With nearly a $120 billion market capitalization at the time of this writing, it may be tempting for investors to conclude that the Snapchat parent company's $3.3 billion in trailing 12-month revenue couldn't possibly justify such a frothy valuation. Furthermore, the case against the stock looks even stronger when investors realize that Snap still isn't profitable.
But there are some good reasons this growth story is arguably worth paying up for.
Growth where it counts
The first reason Snap's premium valuation is easily justified is the social network specialist's staggering growth trajectory.
Second-quarter revenue, for instance, grew 116% year over year to $982 million. Yes, this growth rate was aided by an easy year-ago comparison, when revenue rose just 17% year over year as advertisers reduced or even paused ad spend amid an uncertain economic environment and lockdowns. But here's something to mull over: Management guided for third-quarter revenue to grow 58% to 60% despite going up against a tough comparison of 52% revenue growth in the third quarter of 2020.

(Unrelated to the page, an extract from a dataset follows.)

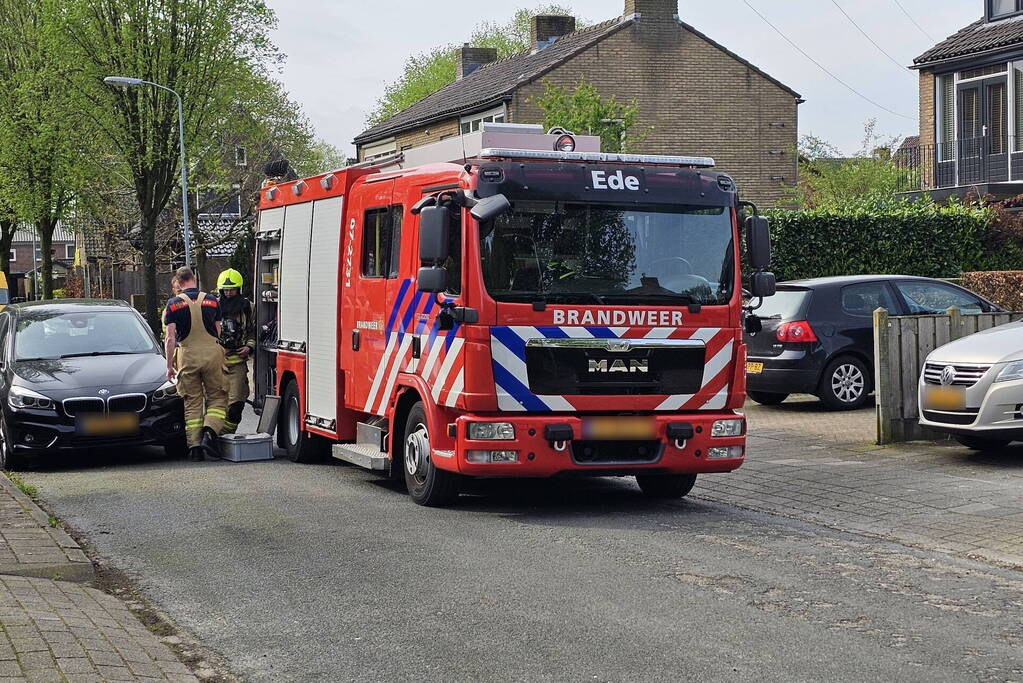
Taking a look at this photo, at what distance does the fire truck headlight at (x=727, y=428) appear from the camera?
9469 millimetres

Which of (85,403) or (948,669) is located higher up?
(85,403)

But it's not just Snap's top-line momentum telling the company's growth story. The social network is also seeing impressive user growth that handily exceeds Facebook's (META -6.79%) and Twitter's (TWTR). Snap's daily active users grew 23% year over year to 293 million in Q2. This was the highest rate the company has achieved in four years. During the same period, Twitter grew its monetizable daily active users 11% year over year, and Facebook grew its daily active users 7% year over year.
Facebook previews Snap's potential
Despite Snap's impressive growth, some investors might still be afraid to invest in Snap because the company is losing money. But here's a better way to look at it: Snap isn't profitable... yet. In time, however, the tech company will not only likely be profitable but eventually even boast a lucrative net profit margin.
After all, the more revenue Snap is bringing in, the more its profit margins are improving. This suggests that Snap has a scalable business model -- similar to Facebook. Consider that Snap's operating margin on a trailing 12-month-basis has improved from about negative 100% in early 2019 to negative 23% today. Similarly, Snap's annual gross profit margin has improved from negative 12% in 2016 to 54% today.
Given how much Snap's business model resembles Facebook's, it wouldn't be surprising to see the social network eventually command a net profit margin (net income as a percentage of total revenue) in line with the social network giant's. What is Facebook's net profit margin? On a trailing 12-month basis, it's an incredible 37%. Even if Snap only achieved two-thirds of this net profit margin, the company's profitability five to 10 years from now could be very impressive.
So is Snap worth $120 billion? Easily so, in my opinion. Sure, investors should plan for potential unexpected curveballs. Any investment could go astray. In Snap's case, Facebook's Instagram could prove to be tougher competition than expected. In addition, it's always possible that the photo- and video-sharing social networking that is so popular today with young people fizzles out in the future. But with Snap's user growth accelerating recently, and with the company's ad products attracting significant growth in ad spend, these risks seem to be small in relation to the company's potential.